Toute la Russie sous le ciel étoilé d’Orange
Souhaitons que cette « Nuit russe » constitue le prélude de la présentation aux Chorégies d'Orange d’un ouvrage lyrique russe ces prochaines années : ce répertoire pourtant central ne fut pas si souvent présent sur la scène du Théâtre Antique ces dernières décennies ! Le projet, il y a trois ou quatre ans, d’un Boris Godounov monté par Raymond Duffaut en coproduction avec le Festival finlandais de Savonlinna ne s’est malheureusement pas concrétisé. Dans l’attente, le programme proposé ici met à l’honneur les opéras de Tchaïkovski (d’Eugène Onéguine à Iolanta, le dernier opus lyrique du compositeur).
Infatigable serviteur de la musique de son pays, Directeur musical du Théâtre Mikhaïlovski de Saint-Pétersbourg, Mikhaïl Tatarnikov porte de toute sa ferveur un Orchestre Philharmonique de Radio France au zénith de sa forme. Que ce soit dans les airs accompagnés et plus encore dans les pages plus strictement instrumentales (lumineuse ouverture de Rouslan et Ludmila de Glinka, Danses polovtsiennes du Prince Igor de Borodine, rayonnante Polonaise d’Eugène Onéguine, adagio tiré du Spartacus de Khatchatourian), chaque pupitre est superbement mis en valeur et en parfaite situation par un chef toujours savamment attentif. Pour l’occasion, les Chœurs des Opéras d'Avignon, Monte-Carlo et Nice se trouvent réunis sous la coordination de Stefano Visconti, en charge habituellement du chœur monégasque. Le travail effectué doit être salué, même si les fort difficiles parties des Danses polovtsiennes marquent la limite d’une préparation de fait trop limitée dans le temps.

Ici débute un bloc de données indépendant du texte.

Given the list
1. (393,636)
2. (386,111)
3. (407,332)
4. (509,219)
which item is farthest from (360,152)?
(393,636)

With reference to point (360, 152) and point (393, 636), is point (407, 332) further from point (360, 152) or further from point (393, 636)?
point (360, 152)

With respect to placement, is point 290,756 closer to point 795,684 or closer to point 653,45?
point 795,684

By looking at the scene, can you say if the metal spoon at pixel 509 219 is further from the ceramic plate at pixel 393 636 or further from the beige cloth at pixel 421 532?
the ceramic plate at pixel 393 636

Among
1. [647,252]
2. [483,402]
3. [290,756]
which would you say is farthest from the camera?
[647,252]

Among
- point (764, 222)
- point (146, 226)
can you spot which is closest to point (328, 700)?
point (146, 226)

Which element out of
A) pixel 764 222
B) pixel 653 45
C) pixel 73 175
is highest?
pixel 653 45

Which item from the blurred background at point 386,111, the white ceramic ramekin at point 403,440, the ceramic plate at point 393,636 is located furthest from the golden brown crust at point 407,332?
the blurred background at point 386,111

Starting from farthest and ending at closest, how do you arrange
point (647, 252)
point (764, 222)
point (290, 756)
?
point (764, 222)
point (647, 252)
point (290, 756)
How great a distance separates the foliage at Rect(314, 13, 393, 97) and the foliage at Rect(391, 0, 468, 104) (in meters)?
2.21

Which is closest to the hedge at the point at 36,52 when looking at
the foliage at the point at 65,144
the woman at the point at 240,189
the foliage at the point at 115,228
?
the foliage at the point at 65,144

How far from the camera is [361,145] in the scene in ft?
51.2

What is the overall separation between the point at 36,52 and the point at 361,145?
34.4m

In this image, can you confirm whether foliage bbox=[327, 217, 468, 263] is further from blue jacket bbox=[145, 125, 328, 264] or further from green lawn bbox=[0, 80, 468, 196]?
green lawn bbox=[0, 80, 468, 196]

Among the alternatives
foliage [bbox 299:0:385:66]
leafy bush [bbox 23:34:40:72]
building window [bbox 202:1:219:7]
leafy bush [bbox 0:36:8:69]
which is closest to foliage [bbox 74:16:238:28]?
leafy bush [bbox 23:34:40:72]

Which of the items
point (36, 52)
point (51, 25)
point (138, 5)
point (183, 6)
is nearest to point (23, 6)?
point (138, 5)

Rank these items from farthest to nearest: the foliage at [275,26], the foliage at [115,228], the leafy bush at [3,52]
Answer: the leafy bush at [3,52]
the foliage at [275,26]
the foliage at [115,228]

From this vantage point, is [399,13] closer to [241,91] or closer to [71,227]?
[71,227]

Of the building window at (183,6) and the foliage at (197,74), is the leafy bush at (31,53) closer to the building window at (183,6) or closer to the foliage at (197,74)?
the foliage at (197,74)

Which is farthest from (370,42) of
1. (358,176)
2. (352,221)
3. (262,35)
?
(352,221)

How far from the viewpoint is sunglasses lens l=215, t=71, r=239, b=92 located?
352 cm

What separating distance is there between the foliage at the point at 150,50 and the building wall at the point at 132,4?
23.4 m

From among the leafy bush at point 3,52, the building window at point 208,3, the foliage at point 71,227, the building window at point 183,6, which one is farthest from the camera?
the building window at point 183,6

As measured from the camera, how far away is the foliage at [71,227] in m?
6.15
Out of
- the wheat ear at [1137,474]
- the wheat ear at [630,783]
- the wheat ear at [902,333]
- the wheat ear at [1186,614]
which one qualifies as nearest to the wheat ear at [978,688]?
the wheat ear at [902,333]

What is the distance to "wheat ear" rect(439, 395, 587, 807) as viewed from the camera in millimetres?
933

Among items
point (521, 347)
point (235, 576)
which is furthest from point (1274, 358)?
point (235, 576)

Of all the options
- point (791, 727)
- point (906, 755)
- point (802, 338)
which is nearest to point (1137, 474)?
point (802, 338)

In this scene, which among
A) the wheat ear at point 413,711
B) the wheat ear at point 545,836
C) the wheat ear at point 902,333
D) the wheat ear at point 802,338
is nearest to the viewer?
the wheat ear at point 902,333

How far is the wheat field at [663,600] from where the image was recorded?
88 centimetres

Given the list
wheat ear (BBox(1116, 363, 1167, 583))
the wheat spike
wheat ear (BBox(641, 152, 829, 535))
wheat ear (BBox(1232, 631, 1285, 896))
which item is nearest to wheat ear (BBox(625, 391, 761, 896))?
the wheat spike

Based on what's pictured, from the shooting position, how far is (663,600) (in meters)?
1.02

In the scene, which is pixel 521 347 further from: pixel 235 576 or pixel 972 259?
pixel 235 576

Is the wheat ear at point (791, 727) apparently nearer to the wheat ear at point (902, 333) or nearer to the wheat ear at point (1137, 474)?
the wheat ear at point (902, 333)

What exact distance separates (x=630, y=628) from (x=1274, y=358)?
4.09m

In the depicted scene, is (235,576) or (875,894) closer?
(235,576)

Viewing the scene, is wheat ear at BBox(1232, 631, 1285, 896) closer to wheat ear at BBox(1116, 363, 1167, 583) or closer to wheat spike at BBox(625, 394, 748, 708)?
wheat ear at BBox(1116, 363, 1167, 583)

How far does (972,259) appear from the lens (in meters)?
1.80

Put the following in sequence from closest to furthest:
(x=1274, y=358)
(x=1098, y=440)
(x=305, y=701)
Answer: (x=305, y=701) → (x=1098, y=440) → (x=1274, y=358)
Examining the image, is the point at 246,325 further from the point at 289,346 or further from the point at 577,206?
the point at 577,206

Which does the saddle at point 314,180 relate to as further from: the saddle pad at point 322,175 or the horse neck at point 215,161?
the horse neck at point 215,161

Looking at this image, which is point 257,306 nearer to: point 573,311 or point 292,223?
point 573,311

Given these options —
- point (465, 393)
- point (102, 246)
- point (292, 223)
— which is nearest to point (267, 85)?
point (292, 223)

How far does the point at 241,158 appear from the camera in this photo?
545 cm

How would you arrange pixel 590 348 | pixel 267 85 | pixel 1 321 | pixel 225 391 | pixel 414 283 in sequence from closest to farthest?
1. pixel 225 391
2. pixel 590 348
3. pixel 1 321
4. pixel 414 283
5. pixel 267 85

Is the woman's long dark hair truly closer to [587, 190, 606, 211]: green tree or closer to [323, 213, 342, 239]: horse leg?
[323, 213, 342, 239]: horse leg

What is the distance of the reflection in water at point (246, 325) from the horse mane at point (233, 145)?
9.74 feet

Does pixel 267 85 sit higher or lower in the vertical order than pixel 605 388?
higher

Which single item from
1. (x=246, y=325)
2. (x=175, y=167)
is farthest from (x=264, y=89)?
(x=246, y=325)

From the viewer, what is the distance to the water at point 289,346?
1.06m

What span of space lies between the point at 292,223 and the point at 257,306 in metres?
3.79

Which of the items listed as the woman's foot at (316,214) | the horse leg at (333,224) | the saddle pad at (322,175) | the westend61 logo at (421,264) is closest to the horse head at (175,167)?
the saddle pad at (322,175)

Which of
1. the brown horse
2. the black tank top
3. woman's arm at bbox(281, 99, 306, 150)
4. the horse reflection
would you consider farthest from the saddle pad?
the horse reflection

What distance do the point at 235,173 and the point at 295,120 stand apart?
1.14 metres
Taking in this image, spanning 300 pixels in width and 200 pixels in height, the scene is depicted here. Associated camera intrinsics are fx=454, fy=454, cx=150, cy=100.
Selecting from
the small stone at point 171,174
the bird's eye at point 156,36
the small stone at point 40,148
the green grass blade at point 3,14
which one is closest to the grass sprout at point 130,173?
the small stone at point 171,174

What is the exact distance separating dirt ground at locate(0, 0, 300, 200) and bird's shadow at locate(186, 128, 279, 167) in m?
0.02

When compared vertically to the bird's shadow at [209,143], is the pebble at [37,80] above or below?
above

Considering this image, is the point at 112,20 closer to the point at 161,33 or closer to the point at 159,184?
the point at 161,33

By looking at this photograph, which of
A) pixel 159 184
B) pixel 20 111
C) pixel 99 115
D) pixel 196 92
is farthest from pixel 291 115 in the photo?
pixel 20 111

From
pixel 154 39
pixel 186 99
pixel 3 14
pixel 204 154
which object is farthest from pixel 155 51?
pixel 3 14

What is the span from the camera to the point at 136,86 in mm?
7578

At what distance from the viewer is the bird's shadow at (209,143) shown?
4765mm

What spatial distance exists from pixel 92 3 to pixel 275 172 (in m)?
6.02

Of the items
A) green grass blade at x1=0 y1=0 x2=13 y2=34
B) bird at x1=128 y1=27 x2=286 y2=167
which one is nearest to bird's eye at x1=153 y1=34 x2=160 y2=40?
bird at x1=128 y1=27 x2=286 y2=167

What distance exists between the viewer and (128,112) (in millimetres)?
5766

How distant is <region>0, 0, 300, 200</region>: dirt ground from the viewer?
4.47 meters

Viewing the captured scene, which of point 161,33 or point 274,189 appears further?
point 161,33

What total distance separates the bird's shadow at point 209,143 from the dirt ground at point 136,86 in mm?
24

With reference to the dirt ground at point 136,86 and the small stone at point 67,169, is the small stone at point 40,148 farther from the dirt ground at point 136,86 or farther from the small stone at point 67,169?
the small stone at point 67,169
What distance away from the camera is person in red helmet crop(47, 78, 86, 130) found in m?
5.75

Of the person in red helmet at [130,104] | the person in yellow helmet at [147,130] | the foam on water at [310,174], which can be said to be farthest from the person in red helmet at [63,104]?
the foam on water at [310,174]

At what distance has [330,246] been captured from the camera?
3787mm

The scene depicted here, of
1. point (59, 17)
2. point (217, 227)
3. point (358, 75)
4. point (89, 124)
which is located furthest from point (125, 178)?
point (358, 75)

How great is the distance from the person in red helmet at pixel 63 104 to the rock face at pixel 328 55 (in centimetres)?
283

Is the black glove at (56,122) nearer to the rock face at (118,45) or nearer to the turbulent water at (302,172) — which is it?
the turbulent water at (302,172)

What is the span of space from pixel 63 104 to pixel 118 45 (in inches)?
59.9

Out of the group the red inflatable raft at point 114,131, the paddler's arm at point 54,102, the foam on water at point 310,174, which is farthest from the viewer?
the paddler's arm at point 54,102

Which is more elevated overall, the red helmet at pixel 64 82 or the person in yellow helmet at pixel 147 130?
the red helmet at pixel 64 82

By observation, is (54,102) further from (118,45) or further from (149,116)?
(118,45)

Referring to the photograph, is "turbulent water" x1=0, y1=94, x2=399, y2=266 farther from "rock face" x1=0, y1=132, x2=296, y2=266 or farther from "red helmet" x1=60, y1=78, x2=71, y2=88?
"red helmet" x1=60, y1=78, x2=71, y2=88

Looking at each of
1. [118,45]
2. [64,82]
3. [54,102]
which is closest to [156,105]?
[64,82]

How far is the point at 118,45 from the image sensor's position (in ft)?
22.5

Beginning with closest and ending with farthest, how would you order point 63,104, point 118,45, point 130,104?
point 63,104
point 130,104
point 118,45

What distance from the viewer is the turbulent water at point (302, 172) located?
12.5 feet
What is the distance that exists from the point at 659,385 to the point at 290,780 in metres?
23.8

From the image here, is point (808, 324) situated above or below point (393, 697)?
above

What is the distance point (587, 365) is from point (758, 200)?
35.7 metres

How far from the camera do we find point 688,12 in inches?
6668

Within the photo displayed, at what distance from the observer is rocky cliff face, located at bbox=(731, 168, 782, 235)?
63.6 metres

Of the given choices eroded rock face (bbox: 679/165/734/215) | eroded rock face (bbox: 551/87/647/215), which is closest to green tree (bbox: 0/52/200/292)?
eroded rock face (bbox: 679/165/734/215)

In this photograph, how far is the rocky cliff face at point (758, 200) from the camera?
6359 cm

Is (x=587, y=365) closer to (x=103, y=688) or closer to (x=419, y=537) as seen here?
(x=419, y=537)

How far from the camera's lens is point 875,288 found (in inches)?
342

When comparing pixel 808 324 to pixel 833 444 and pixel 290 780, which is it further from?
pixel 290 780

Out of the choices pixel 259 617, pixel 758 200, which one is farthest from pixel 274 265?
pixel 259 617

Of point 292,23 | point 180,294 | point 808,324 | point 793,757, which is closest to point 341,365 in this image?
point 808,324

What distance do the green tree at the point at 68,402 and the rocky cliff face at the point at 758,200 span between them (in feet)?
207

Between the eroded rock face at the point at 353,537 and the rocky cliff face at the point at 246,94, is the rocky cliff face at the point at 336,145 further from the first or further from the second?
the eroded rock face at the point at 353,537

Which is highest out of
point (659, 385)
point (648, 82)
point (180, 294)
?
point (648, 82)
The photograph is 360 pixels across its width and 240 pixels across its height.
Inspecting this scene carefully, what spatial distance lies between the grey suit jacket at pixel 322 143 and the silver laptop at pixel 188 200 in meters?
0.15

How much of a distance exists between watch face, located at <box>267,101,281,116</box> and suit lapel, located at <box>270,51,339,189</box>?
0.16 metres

Du côté des solistes, Ekaterina Gubanova présente un extrait des Chants et Danses de la Mort de Moussorgski « Polkovodetz » et surtout la magnifique chanson a cappella de Lioubacha (La fiancée du Tsar de Rimski-Korsakov) : legato de rêve, intensité émotionnelle, traduction parfaite des couleurs et aisance sur toute la tessiture. Le ténor Bogdan Volkov émerveille à son tour dans l’air de Lenski d’Eugène Onéguine, osant dans ce vaste espace toutes les subtilités et les raffinements du rôle. Il trouve en la mezzo Ekaterina Sergueïeva une complice de caractère pour le duo réunissant Kontchakovna/Vladimir du Prince Igor. Cette belle artiste interprète remarquablement la troisième chanson du personnage Lel (dans l’Acte 3 de La fille de neige de Rimski-Korsakov). Olga Pudova, excellente technicienne et soprano colorature, ne met pas en avant son individualité pour l’air brillant de la Reine Chemakha du Coq d’Or. Elle paraît plus assurée avec Zdes’ khorosho, issue du cycle des 12 mélodies de Rachmaninov. Magnifique aussi de ligne et d’engagement, la basse Vitalij Kowaljow en Grémine d’Eugène Onéguine et en Prince Igor. Le baryton Boris Pinkhasovitch enlève l’air de Robert de Iolanta avec une réelle aisance, mais dans le duo final d’Onéguine, il se trouve confronté à une Oksana Dyka qui semble hélas dépassée. Les moyens de cette dernière, depuis son Aïda décriée à l’Opéra Bastille en 2013, ne se sont pas améliorés et un vibrato intempestif s’est désormais installé marquant son interprétation de l’air de Lisa dans La Dame de Pique.
Nonobstant, la soirée reste placée sous le signe du talent et de la pleine adéquation au répertoire. Pour conclure le concert, l’ensemble des solistes interprète la scène finale, si délicate, de Iolanta. Et comme bis, la chanson populaire russe Les Nuits de Moscou, rendue célèbre en France par Francis Lemarque sous le titre Le Temps du muguet, s’impose au grand bonheur des auditeurs. Toute l’âme russe et ses frissons garantis parcourent alors les gradins du Théâtre Antique.